Il Gosho inizia con una lunga dissertazione in cui Nichiren mira a chiarire un dubbio dei suoi discepoli: «Come mai il nostro maestro che pratica e propaga l’insegnamento per recare “pace e sicurezza” a ogni persona, incontra al contrario ogni sorta di difficoltà e persecuzioni, che toccano anche a noi discepoli? Sarà davvero il devoto del Sutra del Loto oppure è un millantatore?». E Nichiren, che stava cercando di sopravvivere alle proibitive condizioni dell’esilio a Sado, con grande pazienza li incoraggia, chiarendo che il Sutra del Loto incarna il grande desiderio della felicità di tutte le persone, che chi lo pratica è inevitabilmente destinato a incontrare grandi persecuzioni e che i Bodhisattva della Terra, come lui e i suoi discepoli, sono proprio le persone che fanno voto di propagarlo a ogni costo.
Alla luce del principio delle tre prove della validità di una religione (teorica, documentaria e concreta) la prima parte del Gosho costituisce la prova teorica e documentaria. Potremmo affermare che è una spiegazione basata sulla ragione e sui sutra, “in accordo con la mente degli altri”. Ma, a un certo punto improvvisamente il trattato prende una piega inaspettata e Nichiren dichiara con forza: «Questo io affermo. Che gli dèi mi abbandonino. Che tutte le persecuzioni mi assalgano. Io continuerò a dare la mia vita per la Legge!» (SND, 1, 194).
Con questa frase egli non cerca più di adattarsi alle capacità di comprensione dei discepoli ma inizia, senza paura o esitazione, a parlare “in accordo con la mente del Budda”, cercando di trasmettere loro la sua profonda decisione e lo spirito combattivo con cui intende adempiere al suo voto. Anche noi, ha detto Andrea Bottai, per incoraggiare le persone usiamo ragionamenti teorici ma in realtà quello che spazza via i dubbi degli altri e li convince davvero è il nostro stato vitale.

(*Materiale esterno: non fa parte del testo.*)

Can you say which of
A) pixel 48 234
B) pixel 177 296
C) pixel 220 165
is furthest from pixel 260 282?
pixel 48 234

«Io affermo» è un po’ come «A quel tempo» (Niji), l’espressione iniziale del secondo capitolo del Sutra del Loto che leggiamo nella cerimonia di Gongyo, e con la quale Shakyamuni dà avvio alla predicazione del sutra, esponendo per la prima volta il vero contenuto della sua Illuminazione. Daisaku Ikeda scrive che per noi “A quel tempo” è il momento preciso in cui «mettiamo in moto la nostra vita e ci impegniamo con energia e volontà, quando facciamo emergere una forte fede e ci dedichiamo a realizzare kosen-rufu. […] Il momento in cui decidiamo di realizzare uno scopo di nostra iniziativa e non perché ci è stato detto di farlo, […] il tempo della missione» (I capitoli Hoben e Juryo, Esperia, pagg. 19-20). Quello che Nichiren sta cercando di comunicare con «Io affermo» non sono ragioni teoriche ma il suo stesso immenso stato vitale. Sta parlando direttamente al cuore dei discepoli. Lo stesso vale per noi: non si incoraggiano le persone solo con motivazioni logiche, cercando di persuaderle o tantomeno trinciando giudizi su di loro, ma trasmettendo il nostro spirito combattivo di voler manifestare a ogni costo la Buddità e vincere su tutte le difficoltà.

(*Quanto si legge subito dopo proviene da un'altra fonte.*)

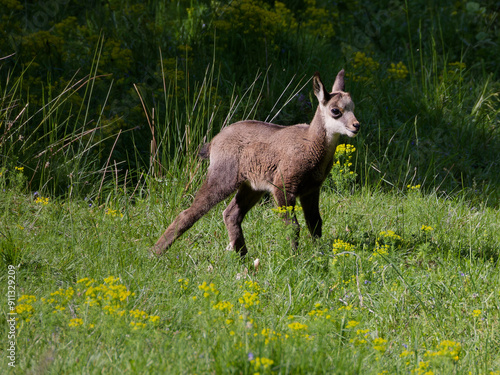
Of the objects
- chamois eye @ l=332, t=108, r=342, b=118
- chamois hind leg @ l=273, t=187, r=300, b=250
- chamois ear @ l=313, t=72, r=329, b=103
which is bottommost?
chamois hind leg @ l=273, t=187, r=300, b=250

Un esempio che illustra la potenza delle forze negative che assalgono il praticante del Sutra del Loto è la storia di Shariputra, uno dei più dotati discepoli del Budda. Scrive Nichiren: «Shariputra praticò la via del bodhisattva per sessanta eoni, ma cadde da quella posizione elevata perché non sopportò l’insulto del brahmano che gli aveva chiesto un occhio» (Ibidem). In sintesi, quando il brahmano chiese l’occhio a Shariputra, che stava svolgendo a quel tempo la pratica dell’offerta, questi glielo diede, ma egli disgustato lo gettò a terra e lo calpestò e Shariputra, indignato da una tale manifestazione di ingratitudine, perse la voglia di praticare. Nichiren non si limita a dire che Shariputra regredì “un pochino” nel suo cammino di fede, scivolando dagli insegnamenti mahayana a quelli hinayana ma addirittura che ruzzolò giù fino all’inferno di incessante sofferenza.
Quella di Nichiren non è una condanna senza appello in quanto sappiamo che nel Buddismo si può sempre, da qualsiasi condizione vitale si parta, manifestare la Buddità. L’insegnamento fondamentale di questa storia buddista è che Shariputra non fu sconfitto dal brahmano ma dalla sua stessa debolezza. Gli mancava lo spirito del Sutra del Loto, cioè credere che tutte le persone possiedono la Buddità. Di fronte al disprezzo del brahmano per il suo sacrificio, non riuscì più a credere che anche lui avesse la Buddità e di conseguenza non riuscì a rimanere imperturbabile. Il vero spirito a cui dovremmo ispirarci è invece quello del bodhisattva Mai Sprezzante (Fukyo), descritto nel ventesimo capitolo del Sutra del Loto, così convinto che ogni persona possedesse la Buddità che continuava a riverirle anche quando queste rispondevano con insulti e cercavano di colpirlo con pietre e bastoni. Se forgiamo la nostra fede basandoci sull’esempio di Fukyo, ha ribadito Ivana Lega, non cadremo nella trappola come Shariputra, perché dal desiderio di rispettare tutte le persone nasce una grande compassione, un grande ottimismo e una grande fede.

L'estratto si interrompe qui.